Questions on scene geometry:

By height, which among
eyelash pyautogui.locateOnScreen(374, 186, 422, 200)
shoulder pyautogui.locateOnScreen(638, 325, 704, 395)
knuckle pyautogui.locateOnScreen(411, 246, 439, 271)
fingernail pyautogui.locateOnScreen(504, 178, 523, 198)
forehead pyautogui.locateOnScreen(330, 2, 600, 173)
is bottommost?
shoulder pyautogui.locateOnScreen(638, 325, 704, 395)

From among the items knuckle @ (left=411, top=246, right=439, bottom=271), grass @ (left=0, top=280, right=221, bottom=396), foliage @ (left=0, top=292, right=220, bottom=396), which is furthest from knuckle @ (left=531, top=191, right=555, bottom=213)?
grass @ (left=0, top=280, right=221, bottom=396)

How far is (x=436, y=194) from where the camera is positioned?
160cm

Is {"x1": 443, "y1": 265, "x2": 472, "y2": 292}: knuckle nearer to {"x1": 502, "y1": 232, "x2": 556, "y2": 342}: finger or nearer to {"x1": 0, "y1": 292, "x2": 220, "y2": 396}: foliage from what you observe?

**Required task:** Write out every line of the material above verbatim.

**Result for this exercise:**
By height, which among
eyelash pyautogui.locateOnScreen(374, 186, 422, 200)
shoulder pyautogui.locateOnScreen(638, 325, 704, 395)
knuckle pyautogui.locateOnScreen(411, 246, 439, 271)
fingernail pyautogui.locateOnScreen(504, 178, 523, 198)
forehead pyautogui.locateOnScreen(330, 2, 600, 173)
is bottommost?
shoulder pyautogui.locateOnScreen(638, 325, 704, 395)

From among the items knuckle @ (left=411, top=246, right=439, bottom=271), grass @ (left=0, top=280, right=221, bottom=396), foliage @ (left=0, top=292, right=220, bottom=396), which is furthest from knuckle @ (left=531, top=191, right=555, bottom=213)?
grass @ (left=0, top=280, right=221, bottom=396)

How far is (x=436, y=194) from where the camera is positioned?
160cm

Is {"x1": 443, "y1": 265, "x2": 472, "y2": 292}: knuckle nearer to {"x1": 502, "y1": 232, "x2": 556, "y2": 342}: finger or nearer to {"x1": 0, "y1": 292, "x2": 220, "y2": 396}: foliage from what you observe?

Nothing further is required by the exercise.